Sinodo per l'Africa: quale impatto sulle comunità religiose?

ROMA, lunedì, 28 settembre 2009 (ZENIT.org).- Il tema del secondo Sinodo per l’Africa, “La Chiesa in Africa a servizio della riconciliazione, della giustizia e della pace”, va al cuore del situazione sociale, politica, culturale e religiosa del continente africano.

Lo ha sottolineato il sacerdote kenyota Agbonkhianmeghe E. Orobator, SJ, del Catholic Information Service for Africa (CISA), ricordando che “ovunque si guarda, l’Africa anela alla riconciliazione, alla giustizia e alla pace”.

“Il grido per la riconciliazione echeggia da comunità divise; la richiesta di giustizia si leva da milioni di rifugiati e dagli sfollati interni, l’aspirazione alla pace scorre nelle lacrime dei milioni di vititme della guerra e del conflitto in Africa”, ha spiegato. “Queste grida e questi echi collettivi del continente rappresentano la cornice in cui considerare il tema del Sinodo”.

Secondo il sacerdote, una domanda fondamentale è: “In che modo il tema del Sinodo riguarderà le comunità e gli istituti di persone consacrate in Africa?”.

Per rispondere, avverte, “bisogna essere consapevoli del pregiudizio di vecchia data secondo il quale i religiosi in Africa vivono al margine della vita reale”.

“In verità – ha osservato –, la vita religiosa pone le persone consacrate al cuore delle azioni di Dio nel mondo. Come per la Chiesa, le gioie e le speranze, il dolore e l’angoscia di milioni di africani sono anche quelli degli istituti dei consacrati”.

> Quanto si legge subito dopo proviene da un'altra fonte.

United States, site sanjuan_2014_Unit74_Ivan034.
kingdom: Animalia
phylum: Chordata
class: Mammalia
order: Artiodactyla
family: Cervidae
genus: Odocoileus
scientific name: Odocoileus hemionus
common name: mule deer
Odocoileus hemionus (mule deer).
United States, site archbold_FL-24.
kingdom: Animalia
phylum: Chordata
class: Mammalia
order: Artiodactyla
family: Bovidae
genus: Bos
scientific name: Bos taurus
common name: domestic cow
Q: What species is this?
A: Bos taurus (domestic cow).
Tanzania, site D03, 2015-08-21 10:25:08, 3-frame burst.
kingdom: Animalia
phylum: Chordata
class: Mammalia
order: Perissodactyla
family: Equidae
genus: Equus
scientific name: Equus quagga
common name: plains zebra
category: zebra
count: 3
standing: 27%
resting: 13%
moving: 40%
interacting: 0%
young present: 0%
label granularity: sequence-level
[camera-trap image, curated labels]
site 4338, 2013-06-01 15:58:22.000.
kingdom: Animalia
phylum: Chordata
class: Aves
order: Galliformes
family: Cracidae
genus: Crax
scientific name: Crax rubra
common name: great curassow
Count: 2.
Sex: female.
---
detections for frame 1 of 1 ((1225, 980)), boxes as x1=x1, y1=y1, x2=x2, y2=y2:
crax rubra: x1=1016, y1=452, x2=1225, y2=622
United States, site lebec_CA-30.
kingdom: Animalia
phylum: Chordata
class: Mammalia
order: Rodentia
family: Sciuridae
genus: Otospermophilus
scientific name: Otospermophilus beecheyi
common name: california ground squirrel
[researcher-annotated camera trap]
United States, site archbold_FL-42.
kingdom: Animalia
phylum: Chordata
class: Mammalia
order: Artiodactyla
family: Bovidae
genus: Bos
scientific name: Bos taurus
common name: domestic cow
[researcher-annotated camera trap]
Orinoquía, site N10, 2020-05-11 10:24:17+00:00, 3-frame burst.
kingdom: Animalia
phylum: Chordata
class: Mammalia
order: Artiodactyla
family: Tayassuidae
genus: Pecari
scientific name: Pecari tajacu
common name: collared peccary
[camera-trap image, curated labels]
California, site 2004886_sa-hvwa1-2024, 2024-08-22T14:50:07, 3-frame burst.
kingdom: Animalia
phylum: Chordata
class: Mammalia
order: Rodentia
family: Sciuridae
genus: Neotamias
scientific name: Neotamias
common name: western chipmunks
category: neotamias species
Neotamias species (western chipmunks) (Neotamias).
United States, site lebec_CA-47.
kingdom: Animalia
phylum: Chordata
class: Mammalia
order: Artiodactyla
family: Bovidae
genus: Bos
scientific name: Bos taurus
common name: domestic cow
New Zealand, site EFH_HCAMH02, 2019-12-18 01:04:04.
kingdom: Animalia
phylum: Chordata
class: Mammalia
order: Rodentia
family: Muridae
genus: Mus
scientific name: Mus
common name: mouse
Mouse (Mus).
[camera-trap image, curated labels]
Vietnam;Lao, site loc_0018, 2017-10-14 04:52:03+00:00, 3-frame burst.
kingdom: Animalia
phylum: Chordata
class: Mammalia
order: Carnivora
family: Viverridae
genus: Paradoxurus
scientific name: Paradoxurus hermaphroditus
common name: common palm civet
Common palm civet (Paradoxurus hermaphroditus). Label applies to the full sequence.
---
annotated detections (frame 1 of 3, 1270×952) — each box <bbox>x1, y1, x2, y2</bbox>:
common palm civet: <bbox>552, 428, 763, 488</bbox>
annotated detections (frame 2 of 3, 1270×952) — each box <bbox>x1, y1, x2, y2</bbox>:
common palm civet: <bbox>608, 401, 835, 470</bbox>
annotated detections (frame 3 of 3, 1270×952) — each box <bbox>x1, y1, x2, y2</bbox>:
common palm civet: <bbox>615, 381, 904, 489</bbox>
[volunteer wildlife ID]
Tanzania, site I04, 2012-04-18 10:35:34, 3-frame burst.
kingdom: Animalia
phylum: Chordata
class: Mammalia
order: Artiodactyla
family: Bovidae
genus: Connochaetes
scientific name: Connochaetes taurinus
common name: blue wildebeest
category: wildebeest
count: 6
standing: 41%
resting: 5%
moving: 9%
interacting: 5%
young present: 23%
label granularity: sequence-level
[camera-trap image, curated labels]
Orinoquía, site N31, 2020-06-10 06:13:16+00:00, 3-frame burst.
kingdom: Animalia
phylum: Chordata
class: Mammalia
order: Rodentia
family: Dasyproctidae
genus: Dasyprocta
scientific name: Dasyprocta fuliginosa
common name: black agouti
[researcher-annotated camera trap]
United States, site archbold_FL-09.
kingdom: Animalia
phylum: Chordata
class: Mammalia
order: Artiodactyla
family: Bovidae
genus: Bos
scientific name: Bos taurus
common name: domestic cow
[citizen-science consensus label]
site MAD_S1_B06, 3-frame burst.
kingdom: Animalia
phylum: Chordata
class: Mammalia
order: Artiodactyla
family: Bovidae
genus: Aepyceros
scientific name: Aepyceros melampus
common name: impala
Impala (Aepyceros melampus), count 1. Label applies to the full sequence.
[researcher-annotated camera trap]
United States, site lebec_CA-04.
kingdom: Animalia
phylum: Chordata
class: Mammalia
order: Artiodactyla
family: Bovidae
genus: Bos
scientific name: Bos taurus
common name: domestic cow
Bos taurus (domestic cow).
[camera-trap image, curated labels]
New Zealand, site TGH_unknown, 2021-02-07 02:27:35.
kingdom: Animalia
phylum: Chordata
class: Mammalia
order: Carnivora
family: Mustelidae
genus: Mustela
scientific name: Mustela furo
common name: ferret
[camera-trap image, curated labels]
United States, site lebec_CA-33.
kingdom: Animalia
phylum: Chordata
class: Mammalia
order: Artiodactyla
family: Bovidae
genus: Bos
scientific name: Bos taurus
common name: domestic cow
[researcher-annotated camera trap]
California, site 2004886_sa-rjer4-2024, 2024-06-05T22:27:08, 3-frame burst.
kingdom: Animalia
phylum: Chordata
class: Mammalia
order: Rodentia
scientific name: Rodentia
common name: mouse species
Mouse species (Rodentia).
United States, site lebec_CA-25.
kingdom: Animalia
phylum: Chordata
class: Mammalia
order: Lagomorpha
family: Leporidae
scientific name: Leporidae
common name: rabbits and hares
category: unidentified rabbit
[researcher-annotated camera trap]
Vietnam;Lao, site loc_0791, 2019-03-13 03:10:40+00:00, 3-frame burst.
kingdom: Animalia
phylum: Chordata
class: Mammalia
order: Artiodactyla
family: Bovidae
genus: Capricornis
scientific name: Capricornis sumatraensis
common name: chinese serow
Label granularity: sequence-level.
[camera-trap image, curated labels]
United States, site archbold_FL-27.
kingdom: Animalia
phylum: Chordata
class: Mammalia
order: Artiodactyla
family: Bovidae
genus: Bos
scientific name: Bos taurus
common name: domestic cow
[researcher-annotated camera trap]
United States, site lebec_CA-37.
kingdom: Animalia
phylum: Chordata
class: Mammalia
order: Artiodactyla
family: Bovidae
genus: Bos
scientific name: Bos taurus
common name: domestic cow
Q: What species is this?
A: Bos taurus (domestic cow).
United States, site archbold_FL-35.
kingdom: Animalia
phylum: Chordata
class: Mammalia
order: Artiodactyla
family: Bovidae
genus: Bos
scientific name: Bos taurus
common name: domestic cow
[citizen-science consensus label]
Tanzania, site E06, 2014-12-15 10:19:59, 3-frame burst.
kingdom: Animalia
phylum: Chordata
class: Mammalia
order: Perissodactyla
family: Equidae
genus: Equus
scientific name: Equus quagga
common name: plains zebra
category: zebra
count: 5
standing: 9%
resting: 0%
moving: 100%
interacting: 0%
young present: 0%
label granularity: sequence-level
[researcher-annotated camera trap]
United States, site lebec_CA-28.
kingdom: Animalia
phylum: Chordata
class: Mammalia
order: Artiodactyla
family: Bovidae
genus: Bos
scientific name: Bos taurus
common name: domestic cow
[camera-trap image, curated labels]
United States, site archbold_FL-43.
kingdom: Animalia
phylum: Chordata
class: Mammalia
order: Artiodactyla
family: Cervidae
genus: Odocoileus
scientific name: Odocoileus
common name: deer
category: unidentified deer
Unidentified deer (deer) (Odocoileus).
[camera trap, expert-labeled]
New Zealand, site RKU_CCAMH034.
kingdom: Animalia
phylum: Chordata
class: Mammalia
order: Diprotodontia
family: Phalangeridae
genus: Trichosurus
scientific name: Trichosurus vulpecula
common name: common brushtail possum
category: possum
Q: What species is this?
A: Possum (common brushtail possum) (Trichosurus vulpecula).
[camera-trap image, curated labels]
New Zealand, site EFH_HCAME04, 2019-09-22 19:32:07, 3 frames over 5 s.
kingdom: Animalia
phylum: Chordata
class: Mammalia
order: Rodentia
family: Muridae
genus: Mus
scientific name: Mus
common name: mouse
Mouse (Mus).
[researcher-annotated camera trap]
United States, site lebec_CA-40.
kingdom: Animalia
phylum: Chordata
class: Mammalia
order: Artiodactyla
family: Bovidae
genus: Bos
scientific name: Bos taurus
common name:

Da questo punto di vista, “il secondo Sinodo africano rappresenta un ulteriore invito per i religiosi e le loro comunità a impegnarsi più intensamente nel progetto divino di ricreare la terra e costruire un continente africano riconciliato, giusto e pacifico”.

Tre principi

Secondo padre Orobator, in questa riflessione per gli istituti consacrati in Africa sono necessari tre principi, il primo dei quali è il fatto che “la missione di riconciliazione, giustizia e pace è costitutiva della vita, dell’insegnamento e del ministero di Gesù Cristo”.

In secondo luogo, “è importante considerare la vita religiosa nel contesto della comunità chiamata Chiesa”, perché “le comunità religiose, in Africa come in qualsiasi altro luogo, non formano una Chiesa separata”.

Il terzo principio è quello della sacramentalità: “la missione di riconciliazione, giustizia e pace incarna in primo luogo e prima di tutto uno stile di vita, piuttosto che ideologie da imporre agli altri”.

L’importanza dell’esempio

In questo contesto, ha affermato il sacerdote gesuita, “la Chiesa e le comunità religiose in Africa hanno la responsabilità di praticare queste virtù come prerequisito per predicarle”.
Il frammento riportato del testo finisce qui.